┌─ Extract to read
I had never been exposed to any kind of talk about genuinely questioning your reality and pondering your consciousness or wondering about the possibility of alternative realities or whether this is all just a dream, aside from in sci-fi movies and books. After many lucid dreamers on the internet shared some pretty radical and crazy opinions, like our reality is probably a type of shared dream we haven't woken up from yet, consciousness is possible outside the human body, having occasional difficulties distinguishing between waking and dreaming, and the idea of a collective consciousness that ties all living things together. Not all these ideas were new to me, but I tied them all together with the quirky spiritual ramblings of hippiefolk. I rolled my eyes at those bits, but instantly became fascinated with the idea of waking up in a dream and realizing you're able to fly and do literally anything you can set your mind to.

So I started to read deeper on the subject and decided to start right away. I landed on the technique of constantly doing reality checks during the day. The point is to make it a habit that will eventually be performed in your sleep, so when you end up doing a check in your dream, the check fails and you realize you're dreaming, thus you wake up in your dreams. My reality check was looking at clocks. I read they don't work in dreams very well, so if you look at a clock and it doesn't make any sense, then it's a dream. So I started gazing at clocks everywhere, studying it at least once an hour, making sure every number was in its right place. It became boring, really, after a while. But I remember the first time I looked at a clock..and it didn't make sense. The numbers had fallen off and the hands weren't in the middle where they belonged. I thought "Hmm, that's strange." and just went on with my dream without questioning any further. I woke up mad because I was so close! I had forgotten why I was studying clocks, so I just dismissed it. I was so close to lucid dreaming, I cursed myself. But that just made me want to try even harder next time.

The next time it happened, I had such a strong sense of deja vu that I felt compelled to pause and remember why, and I did! I remembered it was a reality check, and the clock looked funny, so therefore..I was dreaming. I woke up in my dream for the first time! It was incredible! I finally understood all the fuss! I took a look around. I was in my high school. But it wasn't really my high school. None of it was real! It was such an absurd and illusory experience, but yet it felt so real, as if someone were to tell you you were dreaming right now as you were reading this very sentence.

But unfortunately, it all came to an abrupt end when I woke up in my first nightmare months later. It was so terrifying and had such a profound affect on my psyche that I stopped with my lucid dreaming prospects altogether. I quit all of it that day. It felt so real, raw and horrifying to the bone, and I chose not to talk to anyone about it and do the healthy thing of committing to working through the psychological issues it brought to light for me. Instead, I consciously decided to forget how to lucid dream, and stopped remembering to perform daily reality checks to prevent even the possibility of waking up in another nightmare again. I learned to shut down this entire beautiful and mystical experience full of possibilities and enlightenment..all out of fear.
└─
**Things to do**
[1] Answer these questions about the lucid dreaming account:
(a) What did the narrator use as a reality check?
(b) Where was the narrator during the first lucid dream?
(c) What made the narrator give up lucid dreaming altogether?
[2] Print the lucid dreaming account from "The next time" up to and including "this very sentence.".
[3] Give what follows the final sentence of the lucid dreaming account.
┌─ Recorded information
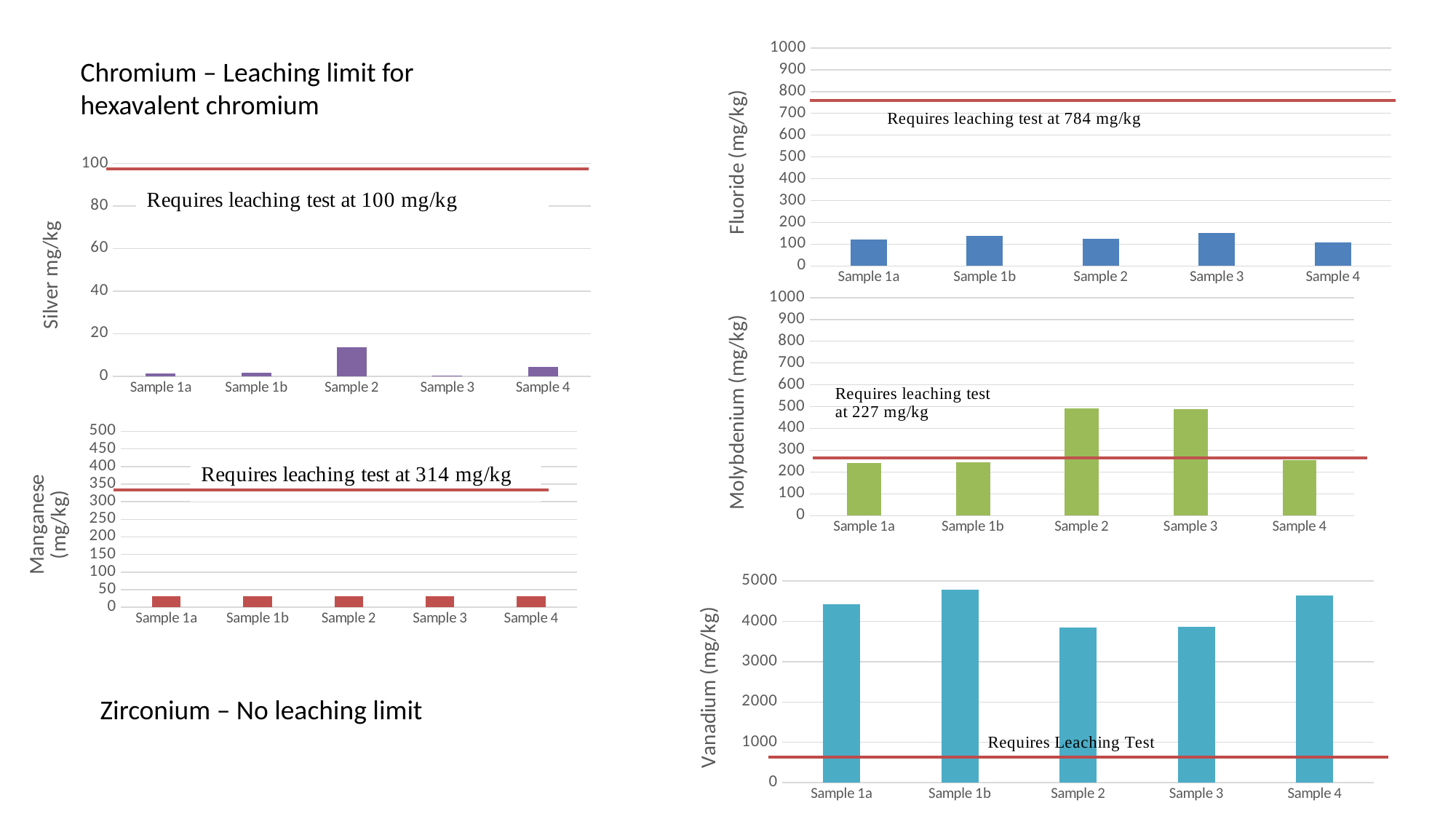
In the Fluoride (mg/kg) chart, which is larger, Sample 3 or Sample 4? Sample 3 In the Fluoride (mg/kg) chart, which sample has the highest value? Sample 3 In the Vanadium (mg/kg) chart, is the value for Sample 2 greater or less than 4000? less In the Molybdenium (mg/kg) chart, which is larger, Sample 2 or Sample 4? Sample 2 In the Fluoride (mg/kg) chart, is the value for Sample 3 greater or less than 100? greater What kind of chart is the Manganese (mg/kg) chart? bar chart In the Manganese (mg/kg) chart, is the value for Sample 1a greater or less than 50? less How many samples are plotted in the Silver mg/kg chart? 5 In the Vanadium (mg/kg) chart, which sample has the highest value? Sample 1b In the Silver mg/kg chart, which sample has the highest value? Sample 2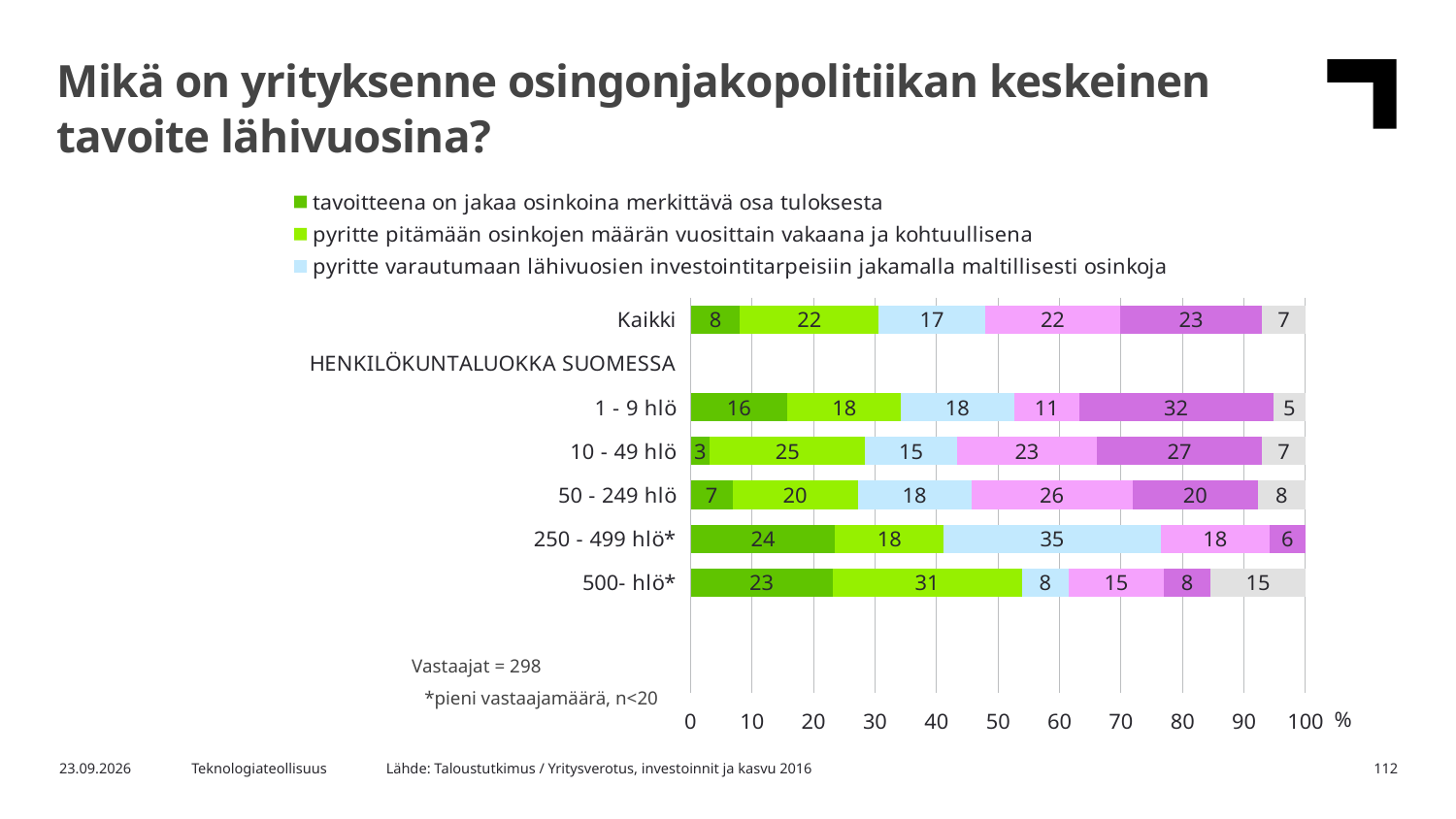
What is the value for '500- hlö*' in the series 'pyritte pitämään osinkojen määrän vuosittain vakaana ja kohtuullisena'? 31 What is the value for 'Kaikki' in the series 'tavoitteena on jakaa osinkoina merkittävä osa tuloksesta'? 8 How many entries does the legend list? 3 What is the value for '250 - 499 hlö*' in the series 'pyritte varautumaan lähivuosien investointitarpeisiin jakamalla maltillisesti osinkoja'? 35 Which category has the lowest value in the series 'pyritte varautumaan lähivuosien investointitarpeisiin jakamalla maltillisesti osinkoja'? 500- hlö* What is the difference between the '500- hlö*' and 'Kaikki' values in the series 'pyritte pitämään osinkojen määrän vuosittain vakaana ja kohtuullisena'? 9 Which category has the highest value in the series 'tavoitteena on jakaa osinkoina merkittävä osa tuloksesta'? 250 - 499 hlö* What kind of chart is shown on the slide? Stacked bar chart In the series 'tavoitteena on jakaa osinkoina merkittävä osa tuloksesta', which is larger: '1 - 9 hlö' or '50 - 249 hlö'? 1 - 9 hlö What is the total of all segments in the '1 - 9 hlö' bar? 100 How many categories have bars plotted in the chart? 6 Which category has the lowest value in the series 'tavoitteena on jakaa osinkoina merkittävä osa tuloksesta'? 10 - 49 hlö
└─
**Answers for this exercise**
[1]
(a) Looking at clocks.
(b) In the narrator's high school, though it wasn't really that school.
(c) Waking up in a first nightmare months later.

[2]
The next time it happened, I had such a strong sense of deja vu that I felt compelled to pause and remember why, and I did! I remembered it was a reality check, and the clock looked funny, so therefore..I was dreaming. I woke up in my dream for the first time! It was incredible! I finally understood all the fuss! I took a look around. I was in my high school. But it wasn't really my high school. None of it was real! It was such an absurd and illusory experience, but yet it felt so real, as if someone were to tell you you were dreaming right now as you were reading this very sentence.

[3]
I stopped visiting lucid dreaming websites, I threw away my dream journal, I even stopped saying and thinking the words "lucid dreaming" to prevent myself from accidentally remembering to perform a reality check. I was completely paralyzed by fear. Even thinking about the nightmare made my heart race. I was being such a chicken shit, but I was a high schooler that experienced her first (and only) ever lucid nightmare that I was unable to wake up from. It felt like I had entered a real-life horror movie, and was a prisoner there. Looking back on it now, I realize I always had the power to wake up, I was just so overwhelmed by fear that I didn't even realize I could or care to even try. I also realize now that nightmares get scarier the more scared you are, like a positive feedback loop. You see a scary monster, you get scared, the monster gets scarier, you get more scared and so on until you breakdown or wake up. I'm much more empowered and well-read on the subject now to fall in that loop again, but I understand why I gave up lucid dreaming altogether because of it. It was hella scary!

Now you might be thinking I must have gotten back into lucid dreaming to be talking this way about it and to be making a whole blog dedicated to lucid dreaming- and you'd be correct! But funny enough, it wasn't intentional. I didn't try again to enter my dreams or even think about the idea of lucid dreaming the night it happened. It just..happened. It's been almost 6 months now, and I still have no idea why that night was different than any other night, or why it led to me having the most intense and longest lucid dream I'd ever had. One which would profoundly change my world view of reality and make me question who or what I am and what my purpose is. I called into question the basis of everything I thought I understood about this world and how it works. I can't stress enough how much this experience has moved me.

****The entire lucid dream experience that night is in the blog post "How did I get here?"****

Over the following few weeks, I'd run into three different people I would describe as "intensely spiritual". The first was an Indian woman I met traveling Thailand with her friends who is a professional tarot card reader. Now the old me would start internally rolling her eyes, but this was the morning after the crazy lucid dream, so anything was possible right then. Even the prospect of genuinely taking her and her wacky beliefs seriously. Which I did.
The second person was a woman from Hong Kong who uses the constellations to read fortunes. Again, no eye rolling. The third person, and the one with whom I had the most contact was a British woman also traveling alone, training to be a tantric yogi.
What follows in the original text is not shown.